▸ Provided text:
San Diego Drought
Illustration by Adriana Heldiz

The 2021 California drought is as bad if not worse as the one in 2014, which endured for five long, dry years. As of Friday, 33 percent is in a state of “exceptional drought,” the most severe drought category given by the federal U.S. Drought Monitor.

Farmers in the Central Valley are ripping up almond trees, according to Bloomberg. Those living along the headwaters of the Russian River in Mendicino County have been told to use no more than 55 gallons per day – enough to fill a bathtub and flush a toilet six times, according to CalMatters. Santa Clara Water District voted this month to place 15 percent water reduction targets on residents countywide, according to San Jose Inside.

Yet San Diego officials aren’t just calm in the face of these troubling conditions, they’re downright celebratory.

The Water Authority initially scheduled a press conference and photo op to tout its “drought-safe” status and “how far the region has come since prior droughts,” but postponed the event when Mayor Todd Gloria couldn’t make it.

All the hoopla is because, well, officials here spent a lot of money on deals to secure more supplies and build water infrastructure. That’s why San Diegans pay some of the highest water rates in the state and country.

During the last drought, then-Gov. Jerry Brown ordered all Californians to use 25 percent less water regardless of how much of the life-sustaining liquid their local water agencies had stored-up. San Diego hopes the governor won’t issue blanket mandatory water conservation orders again this year.

“We are pushing pretty hard for it to not be one-size-fits-all because San Diego … put a huge amount of money into storage to get us through droughts without so much risk in running out of water,” said Shauna Lorance, director of city of San Diego’s Public Utilities Department.

Those mandatory restrictions of the last drought seem to have permanently changed San Diegans’ behaviors. In 2007, one San Diegan consumed 170 gallons of water per day (that includes both indoor and outdoor use), Lorance said. So far this year, San Diegans use about 102 gallons a day.

▸ Your goal:
According to the San Diego drought article, why did the Water Authority postpone its press conference? The lines that come next are separate material, unrelated to the article.

▸ Available data:
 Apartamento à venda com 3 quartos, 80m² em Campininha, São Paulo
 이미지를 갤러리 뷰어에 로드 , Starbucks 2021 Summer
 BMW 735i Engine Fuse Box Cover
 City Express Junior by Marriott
---
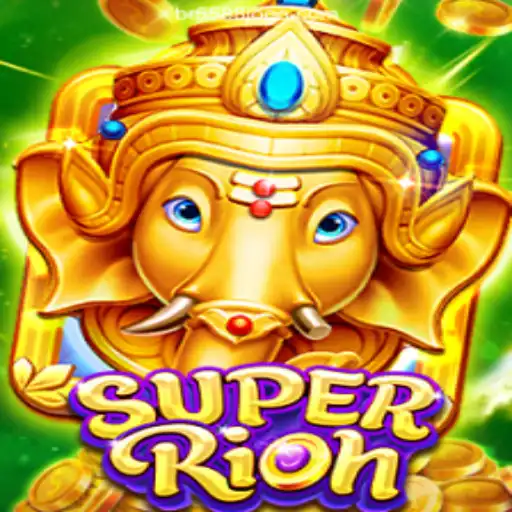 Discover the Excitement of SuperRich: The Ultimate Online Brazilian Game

▸ Final answer:
Mayor Todd Gloria couldn't make it.